• ural1752 Tree 2


    Tree 2

    Time limit: 1.0 second
    Memory limit: 64 MB
    Consider a tree consisting of n vertices. A distance between two vertices is the minimal number of edges in a path connecting them. Given a vertex vi and distance di find a vertex ui such that distance between vi and ui equals to di.

    Input

    The first line contains the number of vertices n (1 ≤ n ≤ 20000) and the number of queries q(1 ≤ q ≤ 50000). Each of the following n − 1 lines describes an edge and contains the numbers of vertices connected by this edge. Vertices are numbered from 1 to n. The next q lines describe the queries. Each query is described by a line containing two numbers vi (1 ≤ vi ≤ n) and di(0 ≤ di ≤ n).

    Output

    You should output q lines. The i-th line should contain a vertex number ui, the answer to the i-th query. If there are several possible answers, output any of them. If there are no required vertices, output 0 instead.

    Sample

    inputoutput
    9 10
    1 8
    1 5
    1 4
    2 7
    2 5
    3 6
    5 9
    6 9
    5 4
    8 1
    4 3
    2 4
    9 3
    1 1
    5 2
    3 5
    6 4
    7 3
    
    0
    1
    2
    3
    4
    5
    6
    7
    8
    9
    

    分析:参考自http://www.lai18.com/content/7044719.html;

       首先找到树的直径的两个端点,因为如果在端点到询问点之间没有答案,那么肯定没有答案;

       然后根据端点建树,若存在答案,则需要求出距离询问点为d的点,而这个点就在树根与询问点之间且距询问点为d;

       然后关键的地方就是对每个点,保留距离为2^k的祖先,存放在祖先数组中,这样就可以利用倍增求出答案了;

    代码:

    #include <iostream>
    #include <cstdio>
    #include <cstdlib>
    #include <cmath>
    #include <algorithm>
    #include <climits>
    #include <cstring>
    #include <string>
    #include <set>
    #include <map>
    #include <queue>
    #include <stack>
    #include <vector>
    #include <list>
    #define rep(i,m,n) for(i=m;i<=n;i++)
    #define rsp(it,s) for(set<int>::iterator it=s.begin();it!=s.end();it++)
    #define mod 1000000000
    #define inf 0x3f3f3f3f
    #define vi vector<int>
    #define pb push_back
    #define mp make_pair
    #define fi first
    #define se second
    #define ll long long
    #define pi acos(-1.0)

* [练习]: 将正文中的一段照原文抄写出来:从含有“The first line”的地方开始,抄到“numbers vi (1 ≤ vi ≤ n) and di(0 ≤ di ≤ n).”为止。

* [所给资料]:
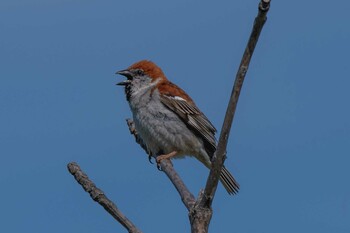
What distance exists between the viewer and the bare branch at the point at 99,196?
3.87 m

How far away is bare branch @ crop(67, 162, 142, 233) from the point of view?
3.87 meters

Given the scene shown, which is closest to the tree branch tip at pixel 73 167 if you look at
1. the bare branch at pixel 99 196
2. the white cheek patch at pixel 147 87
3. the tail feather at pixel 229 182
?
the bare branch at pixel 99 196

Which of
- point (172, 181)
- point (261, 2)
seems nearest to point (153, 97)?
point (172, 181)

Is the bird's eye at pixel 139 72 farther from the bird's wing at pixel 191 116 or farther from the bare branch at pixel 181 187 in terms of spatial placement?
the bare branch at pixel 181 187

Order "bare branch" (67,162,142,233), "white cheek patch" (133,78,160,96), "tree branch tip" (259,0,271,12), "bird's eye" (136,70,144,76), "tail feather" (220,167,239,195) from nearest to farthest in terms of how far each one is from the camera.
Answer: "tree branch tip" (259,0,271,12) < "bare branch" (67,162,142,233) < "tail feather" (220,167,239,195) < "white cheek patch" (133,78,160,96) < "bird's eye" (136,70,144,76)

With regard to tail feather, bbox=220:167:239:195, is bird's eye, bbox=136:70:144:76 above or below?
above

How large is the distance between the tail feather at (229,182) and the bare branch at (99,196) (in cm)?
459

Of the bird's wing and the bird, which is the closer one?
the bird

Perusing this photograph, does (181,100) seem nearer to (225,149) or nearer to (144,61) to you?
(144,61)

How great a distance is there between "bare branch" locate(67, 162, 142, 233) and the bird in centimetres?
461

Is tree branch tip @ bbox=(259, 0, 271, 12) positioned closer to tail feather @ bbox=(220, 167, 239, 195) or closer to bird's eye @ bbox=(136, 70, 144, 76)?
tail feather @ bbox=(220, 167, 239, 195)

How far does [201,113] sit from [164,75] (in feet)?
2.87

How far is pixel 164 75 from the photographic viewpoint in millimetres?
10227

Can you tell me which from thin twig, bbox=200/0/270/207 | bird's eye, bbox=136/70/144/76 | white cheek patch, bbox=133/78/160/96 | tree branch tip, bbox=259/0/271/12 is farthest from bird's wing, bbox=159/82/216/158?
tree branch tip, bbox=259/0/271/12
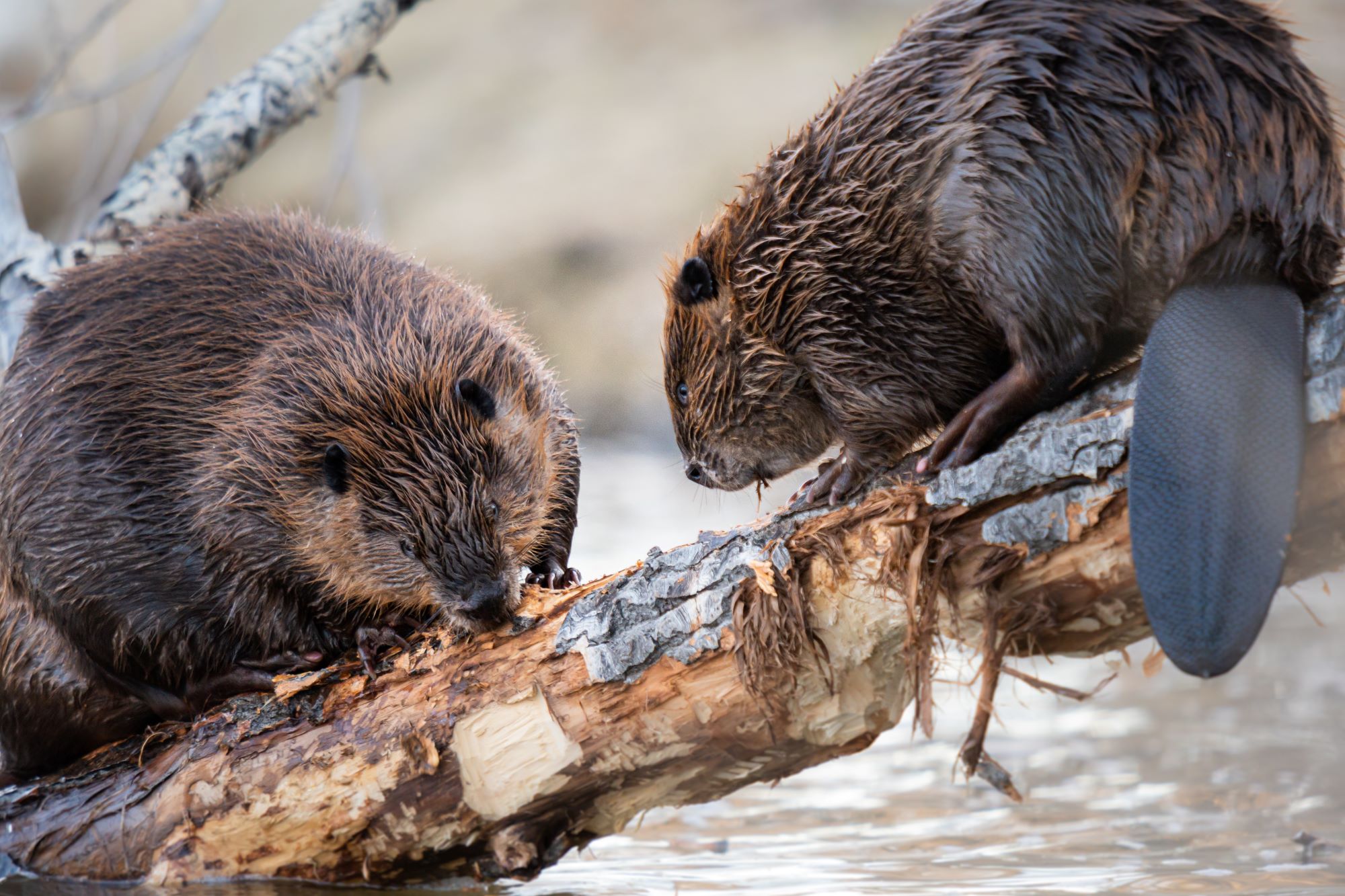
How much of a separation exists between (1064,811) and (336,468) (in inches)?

* [练习答案]:
The first line contains the number of vertices n (1 ≤ n ≤ 20000) and the number of queries q(1 ≤ q ≤ 50000). Each of the following n − 1 lines describes an edge and contains the numbers of vertices connected by this edge. Vertices are numbered from 1 to n. The next q lines describe the queries. Each query is described by a line containing two numbers vi (1 ≤ vi ≤ n) and di(0 ≤ di ≤ n).